> _Material shown_:
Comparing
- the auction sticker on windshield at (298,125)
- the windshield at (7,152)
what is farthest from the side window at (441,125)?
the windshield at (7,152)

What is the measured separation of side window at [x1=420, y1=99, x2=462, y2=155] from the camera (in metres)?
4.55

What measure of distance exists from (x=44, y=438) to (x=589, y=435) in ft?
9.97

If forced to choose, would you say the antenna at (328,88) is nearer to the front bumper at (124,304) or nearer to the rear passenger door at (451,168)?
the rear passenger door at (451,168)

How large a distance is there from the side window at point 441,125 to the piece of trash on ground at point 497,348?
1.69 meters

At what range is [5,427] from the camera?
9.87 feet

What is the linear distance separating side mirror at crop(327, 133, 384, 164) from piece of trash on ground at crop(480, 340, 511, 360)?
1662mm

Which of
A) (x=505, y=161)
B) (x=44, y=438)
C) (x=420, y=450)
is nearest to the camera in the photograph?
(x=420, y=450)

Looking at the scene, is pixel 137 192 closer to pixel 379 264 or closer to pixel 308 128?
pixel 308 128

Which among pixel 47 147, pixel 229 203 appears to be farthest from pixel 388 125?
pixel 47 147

* * *

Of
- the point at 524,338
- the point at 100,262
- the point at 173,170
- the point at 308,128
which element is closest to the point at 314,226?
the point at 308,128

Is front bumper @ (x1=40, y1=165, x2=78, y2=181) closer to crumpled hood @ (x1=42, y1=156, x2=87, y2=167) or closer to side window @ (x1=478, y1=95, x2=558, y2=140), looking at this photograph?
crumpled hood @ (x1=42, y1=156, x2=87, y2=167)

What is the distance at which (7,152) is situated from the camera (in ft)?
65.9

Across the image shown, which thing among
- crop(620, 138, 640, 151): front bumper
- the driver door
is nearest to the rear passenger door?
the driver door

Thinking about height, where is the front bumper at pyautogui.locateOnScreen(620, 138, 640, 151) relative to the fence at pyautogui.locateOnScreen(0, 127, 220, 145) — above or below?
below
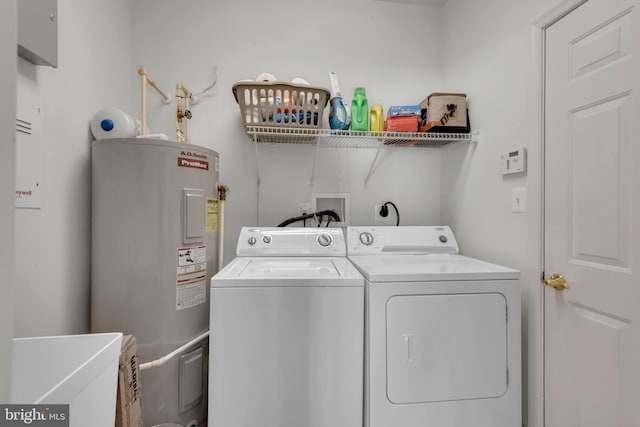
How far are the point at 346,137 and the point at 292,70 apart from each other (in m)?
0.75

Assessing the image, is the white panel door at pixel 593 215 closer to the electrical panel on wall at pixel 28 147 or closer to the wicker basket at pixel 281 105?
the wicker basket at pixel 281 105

> _What to work on_: Pick out every line of the entries above that contains the string "trash", matching case exactly.

> _Worked answer_:
How large a distance is there from the side window at point 441,125 to the piece of trash on ground at point 497,348?
What is the linear distance separating side mirror at crop(327, 133, 384, 164) from piece of trash on ground at crop(480, 340, 511, 360)?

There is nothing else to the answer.